DATA IN THIS EXERCISE
►
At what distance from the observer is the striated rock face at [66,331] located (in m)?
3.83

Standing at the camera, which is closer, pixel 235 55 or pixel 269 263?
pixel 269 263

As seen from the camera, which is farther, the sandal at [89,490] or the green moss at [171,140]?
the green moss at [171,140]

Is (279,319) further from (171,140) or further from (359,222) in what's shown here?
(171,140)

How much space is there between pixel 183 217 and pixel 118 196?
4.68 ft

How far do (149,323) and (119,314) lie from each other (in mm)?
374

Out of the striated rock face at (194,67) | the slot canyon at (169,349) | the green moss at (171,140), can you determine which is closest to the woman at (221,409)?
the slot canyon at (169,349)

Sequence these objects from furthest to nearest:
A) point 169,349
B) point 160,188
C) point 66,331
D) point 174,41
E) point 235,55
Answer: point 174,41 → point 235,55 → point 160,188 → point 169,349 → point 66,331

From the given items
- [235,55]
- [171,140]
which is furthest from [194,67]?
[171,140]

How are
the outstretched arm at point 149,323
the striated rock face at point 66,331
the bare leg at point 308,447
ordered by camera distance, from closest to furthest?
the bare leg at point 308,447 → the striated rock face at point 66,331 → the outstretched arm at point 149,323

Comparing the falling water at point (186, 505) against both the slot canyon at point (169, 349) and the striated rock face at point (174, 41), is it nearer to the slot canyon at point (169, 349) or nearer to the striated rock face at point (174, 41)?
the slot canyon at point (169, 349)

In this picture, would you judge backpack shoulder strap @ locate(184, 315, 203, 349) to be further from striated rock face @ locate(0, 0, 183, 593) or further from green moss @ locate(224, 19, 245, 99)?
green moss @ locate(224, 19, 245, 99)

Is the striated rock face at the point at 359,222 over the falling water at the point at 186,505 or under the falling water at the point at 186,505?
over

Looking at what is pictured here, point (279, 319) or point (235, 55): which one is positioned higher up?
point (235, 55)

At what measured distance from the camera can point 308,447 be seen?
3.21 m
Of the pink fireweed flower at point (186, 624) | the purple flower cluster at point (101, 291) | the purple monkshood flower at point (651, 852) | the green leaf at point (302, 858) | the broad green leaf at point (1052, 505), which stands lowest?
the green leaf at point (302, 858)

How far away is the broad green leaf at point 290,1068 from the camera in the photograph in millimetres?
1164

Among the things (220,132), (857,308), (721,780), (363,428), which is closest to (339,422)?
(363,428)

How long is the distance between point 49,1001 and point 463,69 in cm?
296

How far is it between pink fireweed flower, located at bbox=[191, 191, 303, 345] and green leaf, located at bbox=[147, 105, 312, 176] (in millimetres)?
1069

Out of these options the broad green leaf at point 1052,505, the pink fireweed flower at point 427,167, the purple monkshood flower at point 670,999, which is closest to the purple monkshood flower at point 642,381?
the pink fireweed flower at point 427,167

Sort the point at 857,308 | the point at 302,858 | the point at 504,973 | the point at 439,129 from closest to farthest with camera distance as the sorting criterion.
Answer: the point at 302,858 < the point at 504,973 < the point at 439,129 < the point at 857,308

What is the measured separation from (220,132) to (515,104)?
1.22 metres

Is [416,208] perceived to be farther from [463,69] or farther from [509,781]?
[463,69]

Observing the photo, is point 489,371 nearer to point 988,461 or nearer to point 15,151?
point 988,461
◄
GIVEN PROBLEM
Print the records above exactly as they appear, from the line that contains "Among the things" through the end of the records, with both ends included.

OUTPUT BELOW
Among the things (220,132), (857,308), (721,780), (363,428), which is closest to (339,422)?
(363,428)

How long is the distance between point 49,1001 and point 463,69 in cm?
296

How far is it between pink fireweed flower, located at bbox=[191, 191, 303, 345] and green leaf, located at bbox=[147, 105, 312, 176] (in millimetres)?
1069

Out of these options the broad green leaf at point 1052,505, the pink fireweed flower at point 427,167, the purple monkshood flower at point 670,999, which is closest to the purple monkshood flower at point 642,381?
the pink fireweed flower at point 427,167

Sort the point at 857,308 | the point at 302,858 | the point at 504,973 | the point at 439,129 from closest to farthest with camera distance as the sorting criterion.
Answer: the point at 302,858 < the point at 504,973 < the point at 439,129 < the point at 857,308

What is the measured separation from (220,132) to (515,104)?
1.22 metres

Is [416,208] perceived to be farther from [463,69] or farther from [509,781]?
[463,69]

Observing the photo, is point 489,371 nearer to point 988,461 or nearer to point 15,151?
point 988,461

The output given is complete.